The idea for this article germinated as I once again struggled with our relatively new phone system. I say relatively new, because although we’ve had it in place for close to a year, I still have no real idea how to use it.

In fact, I would guess that most of our employees understand about 5% of the capabilities of the things. The phones feature LCD screens with menu options to infinity and beyond, and are graced with rows and rows of buttons, most of which remain unlabeled. And yet all the enticing features they offer to those willing to get a diploma in Business Phone 101 mostly go to waste because 95% of the time all we want to do is answer the damn phone.

If Apple were to get into the business-phone business they’d clean up.

The Apple iPad for sale.Can you imagine an iPad or iPhone-esque phone where you could actually know what it is you had to do because it would sit there, with its glorious, easy-to-use graphics, just begging you to touch it?

Has anyone ever really loved his or her business phone?

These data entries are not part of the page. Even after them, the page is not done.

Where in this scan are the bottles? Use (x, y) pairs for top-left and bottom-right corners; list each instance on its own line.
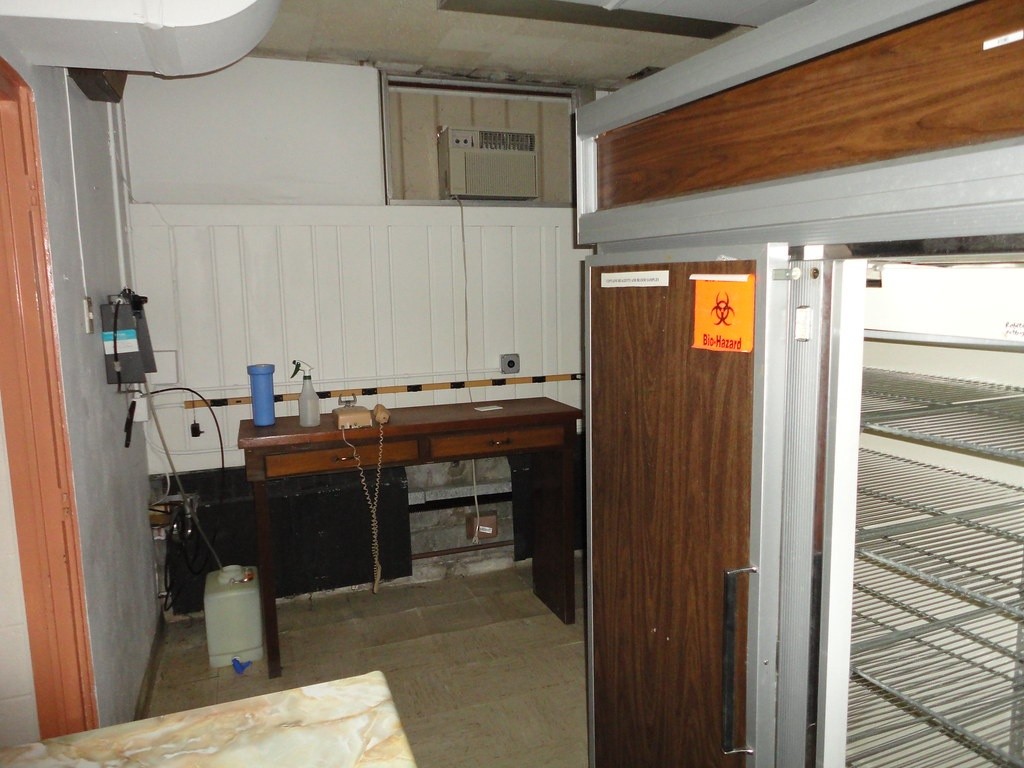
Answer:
(204, 564), (264, 668)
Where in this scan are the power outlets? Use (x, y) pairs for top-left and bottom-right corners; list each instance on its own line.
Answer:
(500, 353), (520, 374)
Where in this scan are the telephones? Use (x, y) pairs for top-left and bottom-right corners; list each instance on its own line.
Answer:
(332, 393), (390, 430)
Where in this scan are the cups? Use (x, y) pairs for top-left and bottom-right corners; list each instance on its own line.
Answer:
(247, 363), (275, 427)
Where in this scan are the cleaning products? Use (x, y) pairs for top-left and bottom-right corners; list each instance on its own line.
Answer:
(290, 359), (320, 427)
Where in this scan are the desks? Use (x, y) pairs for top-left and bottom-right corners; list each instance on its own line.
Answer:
(238, 395), (586, 679)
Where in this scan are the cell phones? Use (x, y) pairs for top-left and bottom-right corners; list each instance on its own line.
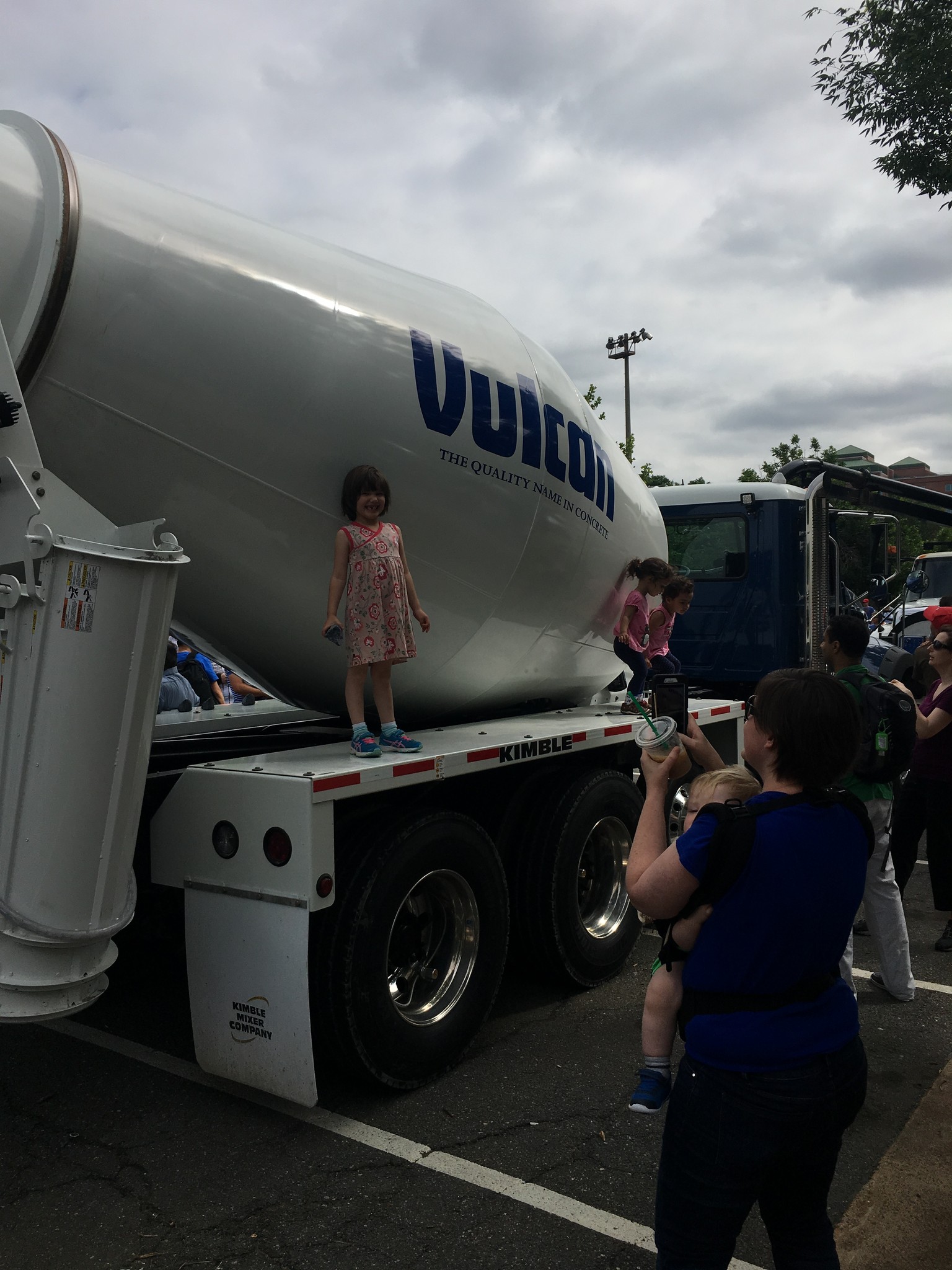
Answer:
(652, 672), (688, 748)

Not that I’ve ever heard. But people absolutely adore their iPhones and iPads. Why can’t someone do that with business phones?

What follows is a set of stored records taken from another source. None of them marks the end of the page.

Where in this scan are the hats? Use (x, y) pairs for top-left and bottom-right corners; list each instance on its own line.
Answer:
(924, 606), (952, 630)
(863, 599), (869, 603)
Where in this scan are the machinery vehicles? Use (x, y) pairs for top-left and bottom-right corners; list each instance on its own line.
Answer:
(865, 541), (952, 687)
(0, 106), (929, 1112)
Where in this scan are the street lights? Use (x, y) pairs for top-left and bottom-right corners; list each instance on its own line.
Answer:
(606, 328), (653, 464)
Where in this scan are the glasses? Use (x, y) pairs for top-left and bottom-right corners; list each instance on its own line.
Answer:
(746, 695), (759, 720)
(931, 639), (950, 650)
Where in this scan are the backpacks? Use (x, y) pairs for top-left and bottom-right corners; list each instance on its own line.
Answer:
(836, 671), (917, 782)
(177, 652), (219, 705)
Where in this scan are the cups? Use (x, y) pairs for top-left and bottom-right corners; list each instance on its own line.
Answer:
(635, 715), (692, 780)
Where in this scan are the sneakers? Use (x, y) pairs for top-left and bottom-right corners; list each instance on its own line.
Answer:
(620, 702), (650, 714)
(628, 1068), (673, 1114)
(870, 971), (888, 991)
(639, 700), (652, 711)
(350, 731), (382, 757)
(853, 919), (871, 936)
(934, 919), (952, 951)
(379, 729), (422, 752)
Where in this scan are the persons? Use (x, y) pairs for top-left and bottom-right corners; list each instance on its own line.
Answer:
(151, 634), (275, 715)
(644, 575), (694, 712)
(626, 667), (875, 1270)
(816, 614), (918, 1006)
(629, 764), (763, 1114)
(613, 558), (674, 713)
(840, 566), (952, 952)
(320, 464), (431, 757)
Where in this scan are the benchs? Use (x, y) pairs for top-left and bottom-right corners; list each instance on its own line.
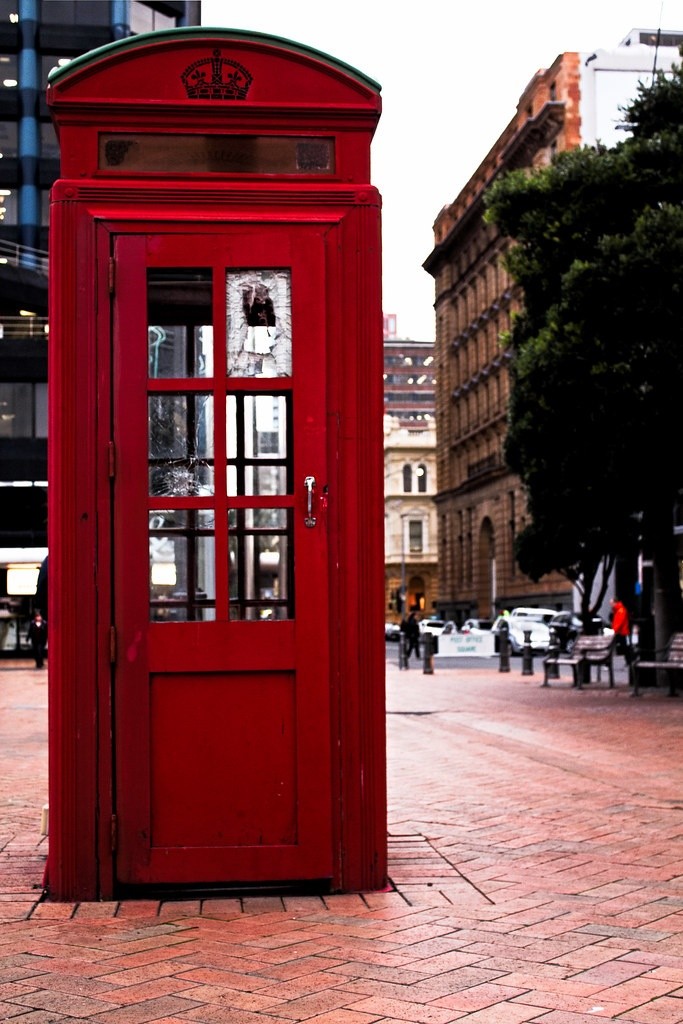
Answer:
(632, 632), (683, 697)
(543, 633), (617, 689)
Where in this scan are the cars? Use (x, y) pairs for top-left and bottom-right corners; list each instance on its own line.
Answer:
(460, 619), (493, 634)
(492, 615), (550, 654)
(385, 620), (402, 642)
(547, 610), (613, 653)
(418, 619), (447, 637)
(512, 607), (557, 623)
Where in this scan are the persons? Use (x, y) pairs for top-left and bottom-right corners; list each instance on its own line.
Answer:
(443, 625), (453, 634)
(26, 611), (48, 668)
(491, 610), (512, 653)
(406, 613), (423, 661)
(463, 622), (476, 633)
(610, 597), (634, 665)
(36, 556), (48, 622)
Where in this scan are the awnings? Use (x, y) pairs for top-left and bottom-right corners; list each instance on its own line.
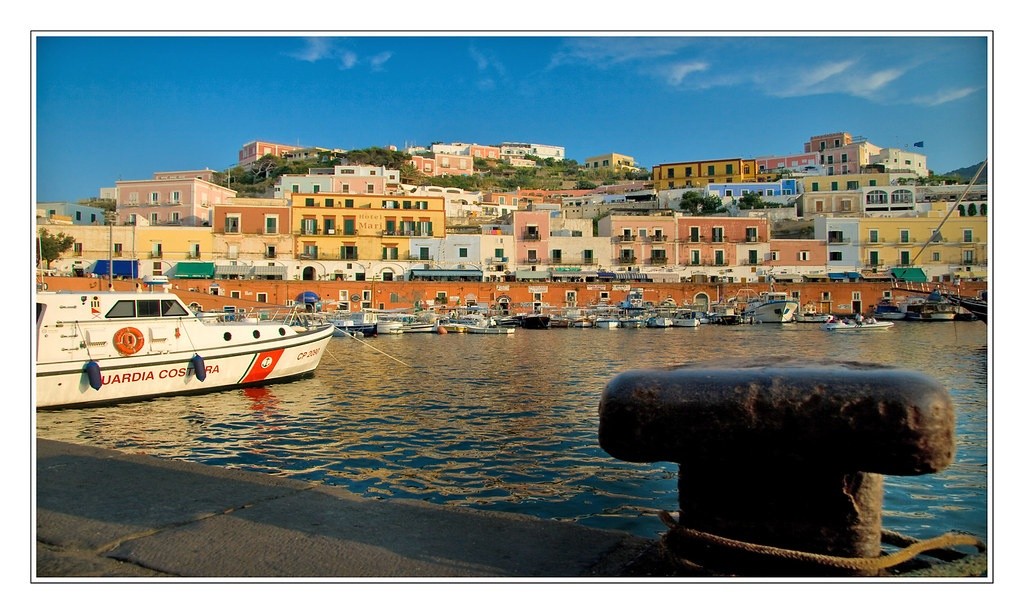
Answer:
(515, 271), (551, 279)
(299, 292), (319, 303)
(175, 262), (215, 279)
(215, 266), (254, 275)
(829, 272), (861, 280)
(549, 270), (582, 277)
(615, 273), (647, 280)
(413, 270), (482, 277)
(93, 260), (138, 278)
(253, 265), (285, 275)
(892, 268), (927, 283)
(597, 272), (615, 279)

I call those who thrive on technological complication, the ones who are always demanding more features, often decrying ease of use icons and menu-driven interfaces because it slows them down, the “Intelligentsia.”

This class of people often work in IT, or are just real computer geeks who live, eat, breathe and often write about this stuff. They have a lot of influence and voice when it comes to technological innovations and products. They’re smart, they’re passionate, they’re opinionated… but they often work on such a different plane than “the rest of us” that they don’t always understand what all the fuss about iPhones and iPads is all about.

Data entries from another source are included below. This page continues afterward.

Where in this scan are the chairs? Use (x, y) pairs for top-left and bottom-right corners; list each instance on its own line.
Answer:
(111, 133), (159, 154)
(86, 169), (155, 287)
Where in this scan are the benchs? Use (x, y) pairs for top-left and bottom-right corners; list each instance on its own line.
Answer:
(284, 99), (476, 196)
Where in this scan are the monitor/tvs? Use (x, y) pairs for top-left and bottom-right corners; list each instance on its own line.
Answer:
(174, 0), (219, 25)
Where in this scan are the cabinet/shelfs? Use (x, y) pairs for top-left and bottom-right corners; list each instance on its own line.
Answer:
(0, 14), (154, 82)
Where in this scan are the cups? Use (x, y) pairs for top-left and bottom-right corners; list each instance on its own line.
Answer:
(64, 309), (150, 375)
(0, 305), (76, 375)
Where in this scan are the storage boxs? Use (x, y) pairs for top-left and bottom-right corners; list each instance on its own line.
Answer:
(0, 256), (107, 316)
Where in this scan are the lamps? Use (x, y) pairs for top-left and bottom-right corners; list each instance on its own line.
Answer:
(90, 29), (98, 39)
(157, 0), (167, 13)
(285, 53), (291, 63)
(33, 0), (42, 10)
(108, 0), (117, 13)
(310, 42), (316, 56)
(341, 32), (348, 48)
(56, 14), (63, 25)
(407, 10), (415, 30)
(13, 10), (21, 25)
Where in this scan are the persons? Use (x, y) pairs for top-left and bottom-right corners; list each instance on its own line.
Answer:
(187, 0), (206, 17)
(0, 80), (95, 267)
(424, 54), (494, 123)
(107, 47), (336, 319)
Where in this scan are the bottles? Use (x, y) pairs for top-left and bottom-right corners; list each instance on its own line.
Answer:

Apple, in producing these products for the rest of us, often ignores those people ...

... which sometimes subjects them to derision (“you mean the iPad doesn’t have a phone, camera or Intel processor in it? Pshaw! It’s a toy!”). I say, keep ignoring them Apple. It’s the reason all the iPad’s predecessors basically failed, because they were trying to be what the Intelligentsia was demanding they be.

The reason the Mac, then the iPod, then the iPhone, and then the iPad simply work, rock, and sell like hotcakes, making Apple the largest technology company in the world, is because Apple focuses on user experience. It’s as if they identify the top 90% of uses for a particular category, make easy-to-use controls for those activities, and ignore the rest.

The result? The Intelligentsia complains about that last 10% ...

... while the rest of us buy the products because they actually work, they’re easy to use, and they quickly do almost all of what we need them to do because most of us don’t care much about that last 10%.

So while I think I can probably route a call on my business phone to the moon while faxing virtual documents using Pentagon-level encryption and at the same time conference-call half of Europe, all with the push of about eighteen menu options in perfect order, all I really want to do is listen to my voice mail or transfer a call. But I can’t easily do those easy things because they had to build in all that other crap we don’t use.

One day, maybe some other company will make a business phone that’s actually as easy to use as an iPad, but I kinda doubt it will be soon, because there still seems to be very few companies who “get it” like Apple does, despite Apple’s success.